◆ **Exercise prompt**
Reproduce the full listing as it stands. Images do not belong in the copy.

++++++++

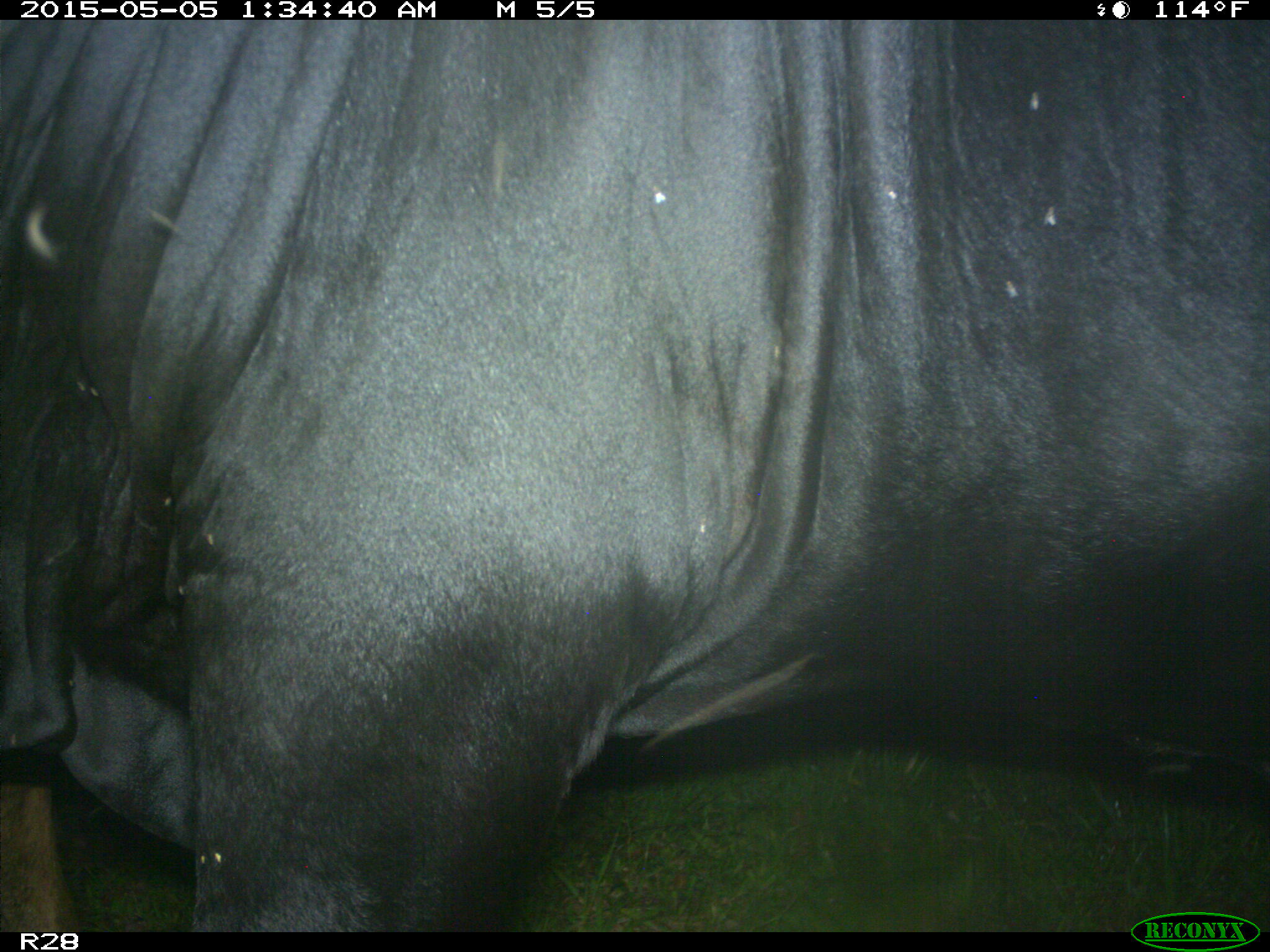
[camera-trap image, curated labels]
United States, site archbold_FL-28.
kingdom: Animalia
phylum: Chordata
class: Mammalia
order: Artiodactyla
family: Bovidae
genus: Bos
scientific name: Bos taurus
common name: domestic cow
Bos taurus (domestic cow).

++++++++

◆ **Solved exercise**
[camera-trap image, curated labels]
United States, site archbold_FL-28.
kingdom: Animalia
phylum: Chordata
class: Mammalia
order: Artiodactyla
family: Bovidae
genus: Bos
scientific name: Bos taurus
common name: domestic cow
Bos taurus (domestic cow).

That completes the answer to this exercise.